==== Document section ====

Archived-At: <https://mailarchive.ietf.org/arch/msg/nfsv4/G-hKobARwUHu4myR20mQi6LX1S8>
Cc: "nfsv4@ietf.org" <nfsv4@ietf.org>
Subject: Re: [nfsv4] Fwd: New Version Notification for draft-dnoveck-nfsv4-rpcrdma-rtissues-01.txt
X-BeenThere: nfsv4@ietf.org
X-Mailman-Version: 2.1.17
Precedence: list
List-Id: NFSv4 Working Group <nfsv4.ietf.org>
List-Unsubscribe: <https://www.ietf.org/mailman/options/nfsv4>, <mailto:nfsv4-request@ietf.org?subject=unsubscribe>
List-Archive: <https://mailarchive.ietf.org/arch/browse/nfsv4/>
List-Post: <mailto:nfsv4@ietf.org>
List-Help: <mailto:nfsv4-request@ietf.org?subject=help>
List-Subscribe: <https://www.ietf.org/mailman/listinfo/nfsv4>, <mailto:nfsv4-request@ietf.org?subject=subscribe>
X-List-Received-Date: Wed, 21 Sep 2016 01:27:54 -0000

> I'm not seeing that this is how it works on solaris unless I'm
> misunderstanding something.

Let's just go forward based on your presentation of what Solaris.

I think if you that are misunderstanding something, it is how RDMA WRITE
works on the wire.  I think you are assuming it works the way that I
thought it worked when I wrote rtissues-00.

==== Given information ====

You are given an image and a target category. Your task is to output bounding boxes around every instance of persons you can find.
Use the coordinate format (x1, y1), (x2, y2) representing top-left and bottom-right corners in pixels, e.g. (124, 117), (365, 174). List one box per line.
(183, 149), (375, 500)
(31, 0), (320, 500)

====

▶ _Challenges_:
**A)** In the mailing-list message, which draft file's new version does the subject line refer to?
**B)** Restate word for word the part of the mailing-list message that begins at the words "Let's just go" and ends after the words "I wrote rtissues-00.".

▶ _Complete answers_:
**A)** draft-dnoveck-nfsv4-rpcrdma-rtissues-01.txt

**B)**
Let's just go forward based on your presentation of what Solaris.

I think if you that are misunderstanding something, it is how RDMA WRITE
works on the wire.  I think you are assuming it works the way that I
thought it worked when I wrote rtissues-00.